AIM: Pull out every line of the records that contains the string "pixel" and list those lines in their original order.

GIVEN RECORDS:

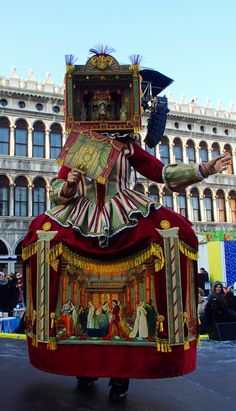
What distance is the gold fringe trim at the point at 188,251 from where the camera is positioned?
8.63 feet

---

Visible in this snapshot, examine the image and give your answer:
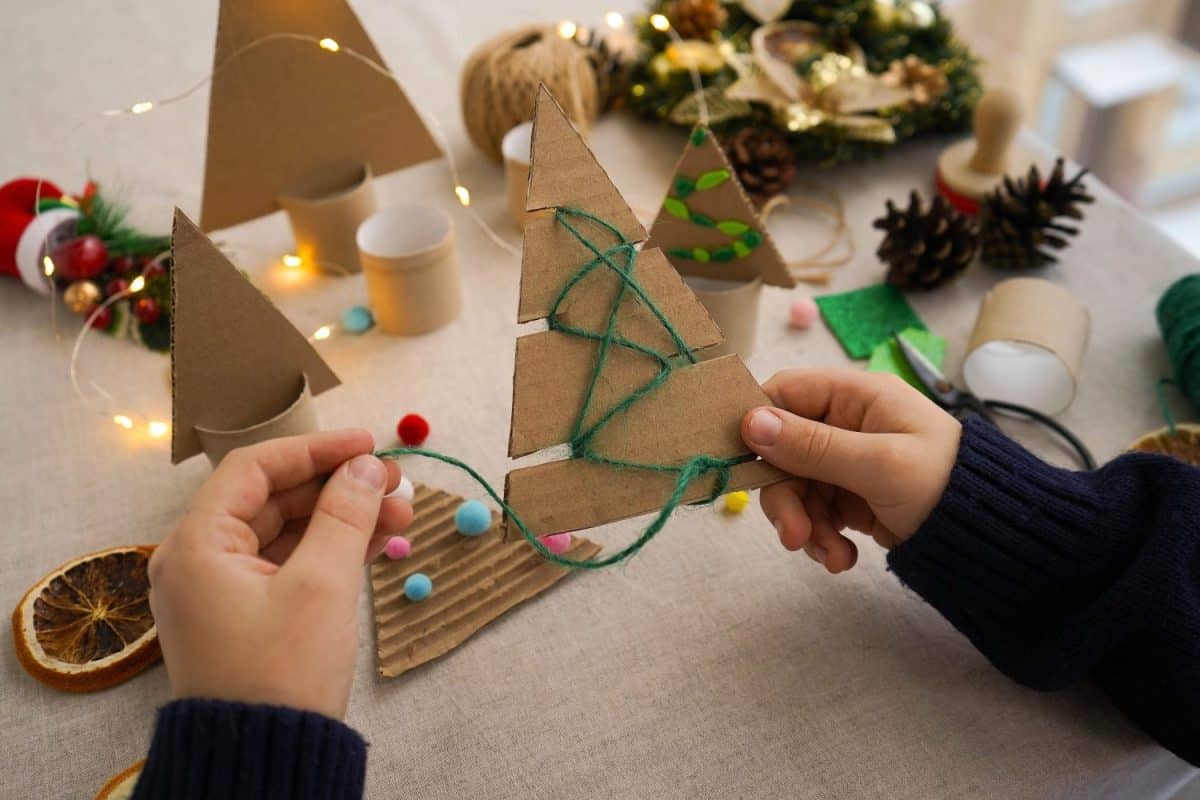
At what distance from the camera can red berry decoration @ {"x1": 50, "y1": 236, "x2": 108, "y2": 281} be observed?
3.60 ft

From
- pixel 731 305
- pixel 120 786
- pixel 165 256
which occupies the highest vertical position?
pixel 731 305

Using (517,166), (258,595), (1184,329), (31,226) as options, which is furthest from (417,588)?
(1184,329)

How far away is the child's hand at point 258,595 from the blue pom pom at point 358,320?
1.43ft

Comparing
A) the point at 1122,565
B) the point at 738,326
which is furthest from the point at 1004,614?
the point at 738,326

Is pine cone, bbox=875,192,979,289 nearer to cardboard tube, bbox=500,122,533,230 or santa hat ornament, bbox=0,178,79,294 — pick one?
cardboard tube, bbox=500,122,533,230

CORRECT ANSWER:
- pixel 731 305
- pixel 120 786
- pixel 165 256
pixel 731 305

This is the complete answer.